Eine solche Aktivität bringt nicht nur Freude in das Leben von einer Million Kindern in Karnataka, sondern fördert auch ihre Neugierde und fordert ihre Intelligenz heraus. Dies ist der Kern der Arbeit des BGVS und seiner Joy of Learning-Festivals, die von staatlichen Lehrer*innen durchgeführt werden, die von der Wissenschaftsbewegung rekrutiert und ausgebildet wurden. Diese Festivals dienen nicht nur der Rettung des kollektiven Lebens, sondern sind auch ein Mechanismus, um die Arbeit und die Führungsqualitäten lokaler Lehrer*innen zu fördern und die Bedeutung des wissenschaftlichen Denkens zu manifestieren.

Kubaner*innen feiern das Ende des Analphabetentums (1961).

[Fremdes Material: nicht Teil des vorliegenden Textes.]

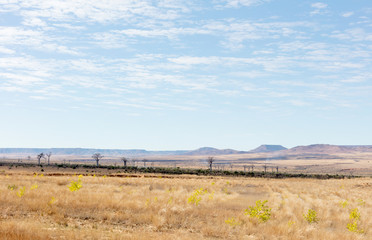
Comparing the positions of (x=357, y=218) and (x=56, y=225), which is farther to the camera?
(x=357, y=218)

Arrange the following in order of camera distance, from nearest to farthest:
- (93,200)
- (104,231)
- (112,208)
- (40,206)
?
(104,231)
(40,206)
(112,208)
(93,200)

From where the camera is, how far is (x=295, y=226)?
1574cm

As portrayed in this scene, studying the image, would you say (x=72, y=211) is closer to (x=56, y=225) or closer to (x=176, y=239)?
(x=56, y=225)

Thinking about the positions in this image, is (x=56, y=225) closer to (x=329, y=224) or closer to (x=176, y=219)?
(x=176, y=219)

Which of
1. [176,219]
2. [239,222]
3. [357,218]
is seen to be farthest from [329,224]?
[176,219]

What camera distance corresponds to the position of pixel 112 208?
1820cm

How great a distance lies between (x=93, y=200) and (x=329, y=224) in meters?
11.2

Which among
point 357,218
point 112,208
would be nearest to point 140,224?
point 112,208

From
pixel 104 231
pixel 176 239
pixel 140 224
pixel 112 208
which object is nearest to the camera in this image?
pixel 176 239

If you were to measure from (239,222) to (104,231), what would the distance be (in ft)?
18.5

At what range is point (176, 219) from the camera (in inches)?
650

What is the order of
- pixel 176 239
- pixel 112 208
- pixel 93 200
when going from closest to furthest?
pixel 176 239 → pixel 112 208 → pixel 93 200

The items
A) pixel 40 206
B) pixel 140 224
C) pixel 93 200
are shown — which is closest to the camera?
pixel 140 224

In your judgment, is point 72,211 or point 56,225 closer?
point 56,225
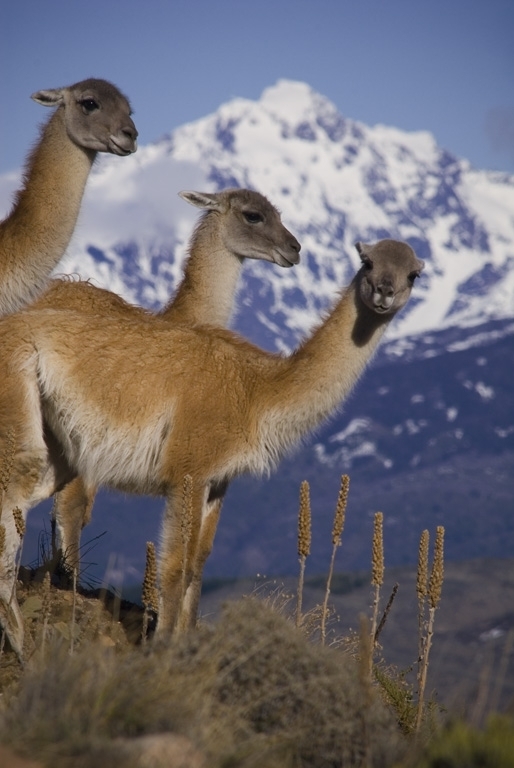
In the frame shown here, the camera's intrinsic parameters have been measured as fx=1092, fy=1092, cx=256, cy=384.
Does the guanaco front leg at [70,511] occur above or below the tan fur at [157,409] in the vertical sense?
below

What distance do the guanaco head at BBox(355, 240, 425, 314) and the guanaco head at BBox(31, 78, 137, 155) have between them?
245cm

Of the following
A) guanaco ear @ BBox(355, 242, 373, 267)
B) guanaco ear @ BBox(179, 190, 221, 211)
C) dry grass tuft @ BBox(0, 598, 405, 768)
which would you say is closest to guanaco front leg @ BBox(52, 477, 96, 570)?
guanaco ear @ BBox(355, 242, 373, 267)

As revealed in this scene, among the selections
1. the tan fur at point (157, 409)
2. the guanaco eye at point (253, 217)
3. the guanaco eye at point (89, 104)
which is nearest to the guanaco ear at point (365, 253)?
the tan fur at point (157, 409)

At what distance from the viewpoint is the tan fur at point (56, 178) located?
28.9 feet

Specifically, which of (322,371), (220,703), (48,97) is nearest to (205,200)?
(48,97)

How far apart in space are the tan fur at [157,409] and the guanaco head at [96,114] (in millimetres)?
2145

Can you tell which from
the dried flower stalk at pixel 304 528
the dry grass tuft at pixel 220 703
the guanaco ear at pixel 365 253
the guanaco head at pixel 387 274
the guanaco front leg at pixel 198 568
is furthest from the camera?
the guanaco ear at pixel 365 253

1961 schrieb der kubanische Sänger Eduardo Saborit das schöne Lied Despertar («Das Erwachen») als Hommage an die kubanische Alphabetisierungskampagne. «Es gibt so viele Dinge, die ich dir bereits sagen kann», singt er, «denn endlich habe ich gelernt zu schreiben. Jetzt kann ich sagen, dass ich dich liebe». Jetzt kann ich die Welt verstehen. Jetzt kann ich mich nicht mehr minderwertig fühlen. Jetzt kann ich zuversichtlich einen Fuß vor den anderen setzen und losmarschieren, um die Welt zu verändern.